Proceedings of the 9th International Conference "Distributed Computing and Grid Technologies in Science and
                           Education" (GRID'2021), Dubna, Russia, July 5-9, 2021


          BENCHMARK OF GENERATIVE ADVERSARIAL
           NETWORKS FOR FAST HEP CALORIMETER
                     SIMULATIONS

                F. Rehm1,2,a, S. Vallecorsa1, K. Borras2,3, D. Krücker3
                         1
                             CERN, Esplanade des Particules 1, Geneva, Switzerland
                   2
                       RWTH Aachen University, Templergraben 55, Aachen, Germany
                                 3
                                     DESY, Notkestraße 85, Hamburg, Germany

                                     E-mail: a florian.matthias.rehm@cern.ch
Highly precise simulations of elementary particles interaction and processes are fundamental to
accurately reproduce and interpret the experimental results in High Energy Physics (HEP) detectors
and to correctly reconstruct the particle flows. Today, detector simulations typically rely on Monte
Carlo-based methods which are extremely demanding in terms of computing resources. The need for
simulated data at future experiments - like the ones that will run at the High Luminosity Large Hadron
Collider (HL-LHC) - are expected to increase by orders of magnitude, increasing drastically the
computational challenge. This expectation motivates the research for alternative deep learning-based
simulation strategies.
In this research we speed-up HEP detector simulations for the specific case of calorimeters using
Generative Adversarial Networks (GANs) with a huge factor of over 150 000x compared to the
standard Monte Carlo simulations. This could only be achieved by designing smart convolutional 2D
network architectures for generating 3D images representing the detector volume. Detailed physics
evaluation shows an accuracy similar to the Monte Carlo simulation.
Furthermore, we quantize the data format for the neural network architecture (float32) with the Intel
Low Precision Optimization tool (LPOT) to a reduced precision (int8) data format. This results in an
additional 1.8x speed-up on modern Intel hardware while maintaining the physics accuracy. These
excellent results consolidate the beneficial use of GANs for future fast detector simulations.
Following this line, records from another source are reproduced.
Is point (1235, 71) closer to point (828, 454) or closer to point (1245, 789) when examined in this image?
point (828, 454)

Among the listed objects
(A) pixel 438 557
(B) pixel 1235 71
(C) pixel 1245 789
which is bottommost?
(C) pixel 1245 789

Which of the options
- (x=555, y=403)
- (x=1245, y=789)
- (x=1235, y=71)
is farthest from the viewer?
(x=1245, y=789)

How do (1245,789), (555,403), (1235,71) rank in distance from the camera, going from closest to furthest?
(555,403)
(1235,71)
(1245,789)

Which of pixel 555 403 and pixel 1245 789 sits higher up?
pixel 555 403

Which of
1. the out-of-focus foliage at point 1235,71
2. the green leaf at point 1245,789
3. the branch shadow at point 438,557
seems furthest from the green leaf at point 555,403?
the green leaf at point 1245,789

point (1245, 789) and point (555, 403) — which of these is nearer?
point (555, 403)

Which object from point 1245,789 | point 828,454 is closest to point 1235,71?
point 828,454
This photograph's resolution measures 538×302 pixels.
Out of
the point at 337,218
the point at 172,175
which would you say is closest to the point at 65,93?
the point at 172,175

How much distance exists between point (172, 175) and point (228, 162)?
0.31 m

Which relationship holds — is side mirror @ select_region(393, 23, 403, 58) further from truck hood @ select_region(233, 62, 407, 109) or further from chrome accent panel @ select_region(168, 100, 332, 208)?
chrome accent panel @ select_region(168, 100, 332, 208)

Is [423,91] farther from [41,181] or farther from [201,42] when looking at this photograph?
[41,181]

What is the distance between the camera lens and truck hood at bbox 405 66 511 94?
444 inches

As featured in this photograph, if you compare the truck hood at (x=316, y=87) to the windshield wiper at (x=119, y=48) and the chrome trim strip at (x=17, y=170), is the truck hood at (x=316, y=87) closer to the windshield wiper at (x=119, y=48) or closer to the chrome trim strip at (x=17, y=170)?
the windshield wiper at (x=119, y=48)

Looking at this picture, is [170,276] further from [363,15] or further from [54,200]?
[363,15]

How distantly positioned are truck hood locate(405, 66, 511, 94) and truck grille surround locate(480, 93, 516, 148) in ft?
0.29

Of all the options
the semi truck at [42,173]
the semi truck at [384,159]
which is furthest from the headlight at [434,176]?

Keywords: Generative Adversarial Networks, Calorimeter Simulation, Fast Simulation,
Reduced Precision Computing


                                              Florian Rehm, Sofia Vallecorsa, Kerstin Borras, Dirk Krücker


                                                                Copyright © 2021 for this paper by its authors.
                       Use permitted under Creative Commons License Attribution 4.0 International (CC BY 4.0).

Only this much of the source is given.